TASK TO CARRY OUT: Set every entry down again exactly, excluding any pictures.

THE INPUT:
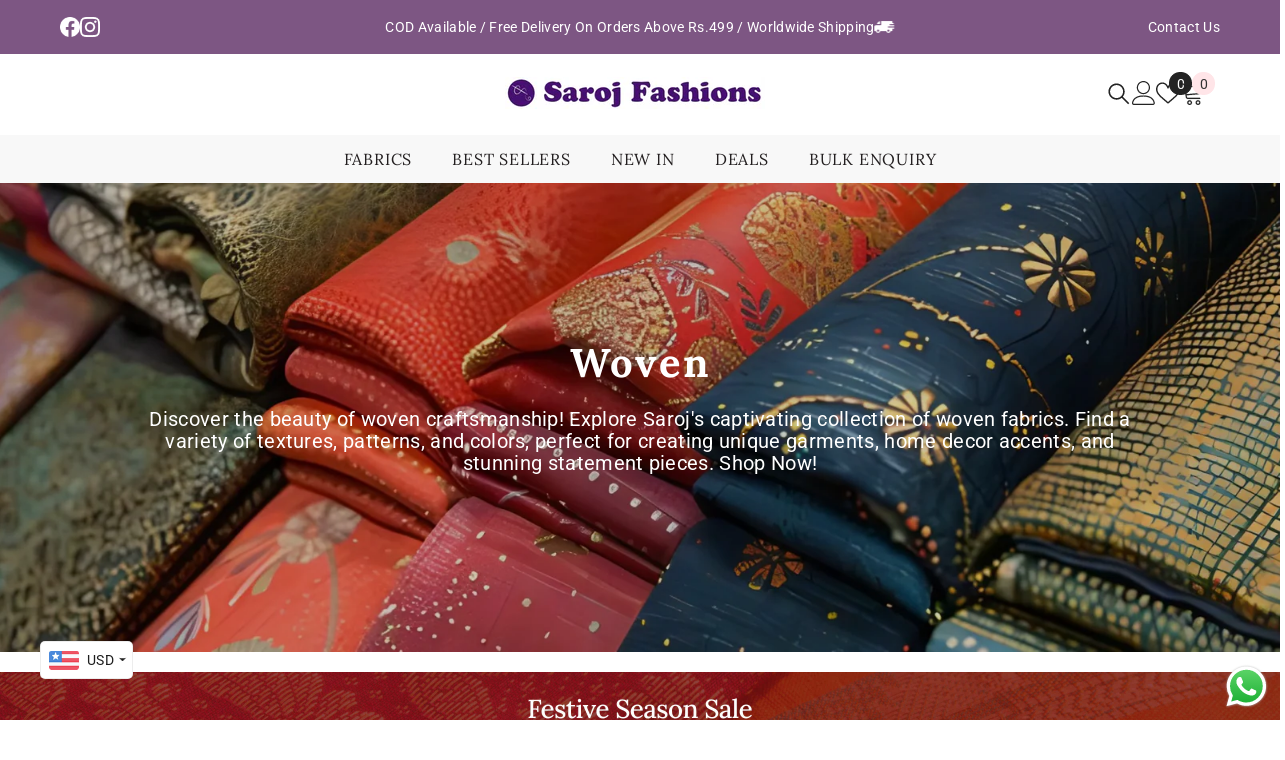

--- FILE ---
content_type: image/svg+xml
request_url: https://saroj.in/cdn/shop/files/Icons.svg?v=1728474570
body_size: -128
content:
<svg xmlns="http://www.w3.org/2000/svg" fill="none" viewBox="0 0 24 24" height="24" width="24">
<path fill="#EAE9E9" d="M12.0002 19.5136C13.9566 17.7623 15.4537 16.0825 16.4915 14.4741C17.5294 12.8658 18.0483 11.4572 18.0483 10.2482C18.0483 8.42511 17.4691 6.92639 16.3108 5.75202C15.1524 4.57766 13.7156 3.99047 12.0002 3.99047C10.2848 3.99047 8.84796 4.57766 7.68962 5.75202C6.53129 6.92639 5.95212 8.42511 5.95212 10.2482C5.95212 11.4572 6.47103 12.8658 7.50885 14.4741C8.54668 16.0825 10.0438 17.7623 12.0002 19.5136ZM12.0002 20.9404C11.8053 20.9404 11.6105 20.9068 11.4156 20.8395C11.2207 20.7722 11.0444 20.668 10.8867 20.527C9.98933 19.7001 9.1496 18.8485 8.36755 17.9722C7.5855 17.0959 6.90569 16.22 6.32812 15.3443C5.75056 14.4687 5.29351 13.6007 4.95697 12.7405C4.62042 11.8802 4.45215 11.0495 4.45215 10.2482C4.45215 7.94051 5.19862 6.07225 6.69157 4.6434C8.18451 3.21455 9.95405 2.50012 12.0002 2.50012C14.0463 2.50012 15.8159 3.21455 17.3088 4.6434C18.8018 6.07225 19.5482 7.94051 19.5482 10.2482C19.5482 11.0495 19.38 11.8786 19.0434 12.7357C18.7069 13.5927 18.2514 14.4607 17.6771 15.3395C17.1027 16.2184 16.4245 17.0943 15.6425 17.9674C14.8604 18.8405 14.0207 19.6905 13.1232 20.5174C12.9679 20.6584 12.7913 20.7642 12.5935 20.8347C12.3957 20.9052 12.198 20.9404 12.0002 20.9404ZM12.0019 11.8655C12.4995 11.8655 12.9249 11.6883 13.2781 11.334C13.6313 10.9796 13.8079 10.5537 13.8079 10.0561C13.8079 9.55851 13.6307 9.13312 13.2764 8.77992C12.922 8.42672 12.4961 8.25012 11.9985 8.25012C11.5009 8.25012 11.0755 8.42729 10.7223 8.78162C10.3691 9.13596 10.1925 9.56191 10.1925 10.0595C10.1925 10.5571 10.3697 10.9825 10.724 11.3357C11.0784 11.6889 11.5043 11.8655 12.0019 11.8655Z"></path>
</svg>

OUTPUT:
--- FILE ---
content_type: image/svg+xml
request_url: https://saroj.in/cdn/shop/files/Icons.svg?v=1728474570
body_size: -128
content:
<svg xmlns="http://www.w3.org/2000/svg" fill="none" viewBox="0 0 24 24" height="24" width="24">
<path fill="#EAE9E9" d="M12.0002 19.5136C13.9566 17.7623 15.4537 16.0825 16.4915 14.4741C17.5294 12.8658 18.0483 11.4572 18.0483 10.2482C18.0483 8.42511 17.4691 6.92639 16.3108 5.75202C15.1524 4.57766 13.7156 3.99047 12.0002 3.99047C10.2848 3.99047 8.84796 4.57766 7.68962 5.75202C6.53129 6.92639 5.95212 8.42511 5.95212 10.2482C5.95212 11.4572 6.47103 12.8658 7.50885 14.4741C8.54668 16.0825 10.0438 17.7623 12.0002 19.5136ZM12.0002 20.9404C11.8053 20.9404 11.6105 20.9068 11.4156 20.8395C11.2207 20.7722 11.0444 20.668 10.8867 20.527C9.98933 19.7001 9.1496 18.8485 8.36755 17.9722C7.5855 17.0959 6.90569 16.22 6.32812 15.3443C5.75056 14.4687 5.29351 13.6007 4.95697 12.7405C4.62042 11.8802 4.45215 11.0495 4.45215 10.2482C4.45215 7.94051 5.19862 6.07225 6.69157 4.6434C8.18451 3.21455 9.95405 2.50012 12.0002 2.50012C14.0463 2.50012 15.8159 3.21455 17.3088 4.6434C18.8018 6.07225 19.5482 7.94051 19.5482 10.2482C19.5482 11.0495 19.38 11.8786 19.0434 12.7357C18.7069 13.5927 18.2514 14.4607 17.6771 15.3395C17.1027 16.2184 16.4245 17.0943 15.6425 17.9674C14.8604 18.8405 14.0207 19.6905 13.1232 20.5174C12.9679 20.6584 12.7913 20.7642 12.5935 20.8347C12.3957 20.9052 12.198 20.9404 12.0002 20.9404ZM12.0019 11.8655C12.4995 11.8655 12.9249 11.6883 13.2781 11.334C13.6313 10.9796 13.8079 10.5537 13.8079 10.0561C13.8079 9.55851 13.6307 9.13312 13.2764 8.77992C12.922 8.42672 12.4961 8.25012 11.9985 8.25012C11.5009 8.25012 11.0755 8.42729 10.7223 8.78162C10.3691 9.13596 10.1925 9.56191 10.1925 10.0595C10.1925 10.5571 10.3697 10.9825 10.724 11.3357C11.0784 11.6889 11.5043 11.8655 12.0019 11.8655Z"></path>
</svg>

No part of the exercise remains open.